Could you rewrite the records that begin at the line containing "What is the extent" and continue through the end of the records, substituting "still water" for "dark water" and leaving everything else unchanged? Leave the pictures out of your answer.

— start Data lines —

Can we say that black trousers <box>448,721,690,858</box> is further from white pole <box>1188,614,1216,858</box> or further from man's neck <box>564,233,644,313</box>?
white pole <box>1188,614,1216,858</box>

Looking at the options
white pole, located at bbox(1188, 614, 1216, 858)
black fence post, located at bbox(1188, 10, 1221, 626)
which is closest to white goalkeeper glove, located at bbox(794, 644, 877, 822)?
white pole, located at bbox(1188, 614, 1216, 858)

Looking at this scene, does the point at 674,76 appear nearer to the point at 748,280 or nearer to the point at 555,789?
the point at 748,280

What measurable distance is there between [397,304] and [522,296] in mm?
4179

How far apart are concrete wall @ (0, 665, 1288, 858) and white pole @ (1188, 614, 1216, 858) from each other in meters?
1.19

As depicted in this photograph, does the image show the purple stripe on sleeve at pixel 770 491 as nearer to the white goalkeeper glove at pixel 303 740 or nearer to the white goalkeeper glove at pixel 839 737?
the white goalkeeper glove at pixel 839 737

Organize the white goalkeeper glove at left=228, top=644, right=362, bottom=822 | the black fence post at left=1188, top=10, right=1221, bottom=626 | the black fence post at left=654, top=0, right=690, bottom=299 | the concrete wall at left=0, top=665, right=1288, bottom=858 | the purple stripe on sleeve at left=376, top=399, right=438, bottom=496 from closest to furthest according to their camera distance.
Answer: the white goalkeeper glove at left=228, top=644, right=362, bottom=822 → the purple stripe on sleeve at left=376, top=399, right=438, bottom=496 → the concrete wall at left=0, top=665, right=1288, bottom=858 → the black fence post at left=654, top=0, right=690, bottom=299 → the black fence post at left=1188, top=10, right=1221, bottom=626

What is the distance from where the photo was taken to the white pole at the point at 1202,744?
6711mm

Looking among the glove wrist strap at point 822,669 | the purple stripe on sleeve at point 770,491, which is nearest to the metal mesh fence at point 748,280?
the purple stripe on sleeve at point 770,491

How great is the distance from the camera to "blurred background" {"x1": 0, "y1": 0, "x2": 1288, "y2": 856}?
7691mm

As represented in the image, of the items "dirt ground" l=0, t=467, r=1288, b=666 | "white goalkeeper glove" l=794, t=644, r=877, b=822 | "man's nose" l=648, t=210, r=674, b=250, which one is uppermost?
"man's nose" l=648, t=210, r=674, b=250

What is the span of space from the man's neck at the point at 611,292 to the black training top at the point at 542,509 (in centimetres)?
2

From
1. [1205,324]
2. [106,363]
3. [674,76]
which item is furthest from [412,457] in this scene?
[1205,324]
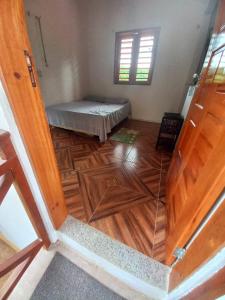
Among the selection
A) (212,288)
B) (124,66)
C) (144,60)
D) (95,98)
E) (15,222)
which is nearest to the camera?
(212,288)

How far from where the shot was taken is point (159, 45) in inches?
130

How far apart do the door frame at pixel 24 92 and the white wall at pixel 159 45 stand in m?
3.75

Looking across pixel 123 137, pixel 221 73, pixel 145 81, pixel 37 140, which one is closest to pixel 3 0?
pixel 37 140

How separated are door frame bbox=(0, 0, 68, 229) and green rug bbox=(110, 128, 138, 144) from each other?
6.73 ft

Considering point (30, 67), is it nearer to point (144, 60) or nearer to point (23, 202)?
point (23, 202)

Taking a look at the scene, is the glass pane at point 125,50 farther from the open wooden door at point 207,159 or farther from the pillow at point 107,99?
the open wooden door at point 207,159

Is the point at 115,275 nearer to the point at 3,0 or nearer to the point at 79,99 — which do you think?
the point at 3,0

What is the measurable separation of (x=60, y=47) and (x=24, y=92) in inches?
143

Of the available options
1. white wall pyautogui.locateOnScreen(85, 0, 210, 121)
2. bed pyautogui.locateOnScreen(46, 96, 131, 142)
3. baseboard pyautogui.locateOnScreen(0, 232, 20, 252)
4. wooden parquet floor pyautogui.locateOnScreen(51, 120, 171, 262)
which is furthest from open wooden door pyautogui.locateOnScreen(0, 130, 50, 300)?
white wall pyautogui.locateOnScreen(85, 0, 210, 121)

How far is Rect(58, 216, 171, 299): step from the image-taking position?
0.87 meters

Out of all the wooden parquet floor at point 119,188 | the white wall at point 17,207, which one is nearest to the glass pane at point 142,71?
the wooden parquet floor at point 119,188

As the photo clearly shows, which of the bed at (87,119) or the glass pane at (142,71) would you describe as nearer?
the bed at (87,119)

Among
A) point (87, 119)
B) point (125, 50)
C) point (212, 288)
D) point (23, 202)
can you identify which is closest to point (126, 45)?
point (125, 50)

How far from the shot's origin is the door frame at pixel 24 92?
0.49 metres
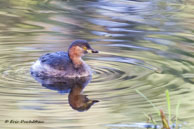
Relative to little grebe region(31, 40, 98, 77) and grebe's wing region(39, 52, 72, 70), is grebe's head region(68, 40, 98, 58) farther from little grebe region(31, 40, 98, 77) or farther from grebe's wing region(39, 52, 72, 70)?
grebe's wing region(39, 52, 72, 70)

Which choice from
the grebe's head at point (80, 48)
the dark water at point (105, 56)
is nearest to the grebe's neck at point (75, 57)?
the grebe's head at point (80, 48)

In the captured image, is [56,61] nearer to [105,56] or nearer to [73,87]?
[73,87]

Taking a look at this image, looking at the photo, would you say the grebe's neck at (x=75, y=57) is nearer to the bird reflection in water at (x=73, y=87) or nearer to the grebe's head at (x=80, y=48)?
the grebe's head at (x=80, y=48)

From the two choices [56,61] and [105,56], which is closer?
[56,61]

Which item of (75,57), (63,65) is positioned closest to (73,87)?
(63,65)

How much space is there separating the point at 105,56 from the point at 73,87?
5.48 ft

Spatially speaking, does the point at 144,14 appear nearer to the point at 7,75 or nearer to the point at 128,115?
Answer: the point at 7,75

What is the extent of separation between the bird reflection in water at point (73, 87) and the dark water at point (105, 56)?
4.4 inches

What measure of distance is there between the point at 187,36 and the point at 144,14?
220 cm

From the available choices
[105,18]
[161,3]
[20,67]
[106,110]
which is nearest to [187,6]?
[161,3]

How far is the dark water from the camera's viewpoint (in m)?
7.21

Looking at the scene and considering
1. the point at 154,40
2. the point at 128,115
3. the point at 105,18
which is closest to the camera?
the point at 128,115

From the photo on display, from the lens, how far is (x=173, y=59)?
10078mm

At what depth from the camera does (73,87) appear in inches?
349
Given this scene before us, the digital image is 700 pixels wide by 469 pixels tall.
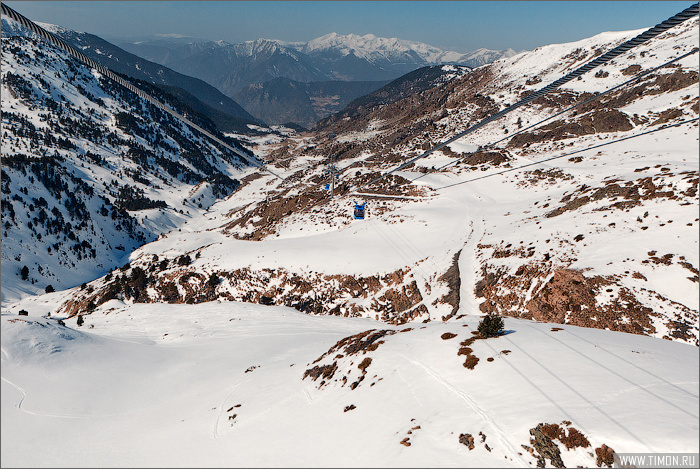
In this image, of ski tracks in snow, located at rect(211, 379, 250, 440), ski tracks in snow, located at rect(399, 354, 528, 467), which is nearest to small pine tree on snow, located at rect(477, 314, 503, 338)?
ski tracks in snow, located at rect(399, 354, 528, 467)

— end Data lines —

Task output:
What is the extent of separation between the bird reflection in water at point (73, 87) and the still water at point (105, 56)?
4.4 inches

What measure of distance is there between the point at 187,36 and the point at 144,14?
220 cm

From the available choices
[105,18]
[161,3]
[20,67]
[106,110]
which is nearest to [187,6]?
[161,3]

How far is the still water from the camera's viewpoint (in m)?
7.21

Looking at the scene and considering
1. the point at 154,40
2. the point at 128,115
3. the point at 105,18
which is closest to the camera?
the point at 128,115

From the photo on display, from the lens, how far is (x=173, y=59)?
10078mm

At what depth from the camera does (73,87) appear in inches?
349
Given this scene before us, the digital image is 700 pixels wide by 469 pixels tall.
In this image, of ski tracks in snow, located at rect(211, 379, 250, 440), ski tracks in snow, located at rect(399, 354, 528, 467), which is nearest to small pine tree on snow, located at rect(477, 314, 503, 338)?
ski tracks in snow, located at rect(399, 354, 528, 467)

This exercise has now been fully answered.